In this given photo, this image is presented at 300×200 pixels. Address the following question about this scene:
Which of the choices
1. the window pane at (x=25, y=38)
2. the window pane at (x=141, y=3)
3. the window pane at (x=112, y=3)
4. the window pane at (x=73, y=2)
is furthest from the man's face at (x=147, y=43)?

******************************

Given instruction -
Please pull out every line of the records above that contains the word "window".

Correct output -
1. the window pane at (x=25, y=38)
2. the window pane at (x=141, y=3)
3. the window pane at (x=112, y=3)
4. the window pane at (x=73, y=2)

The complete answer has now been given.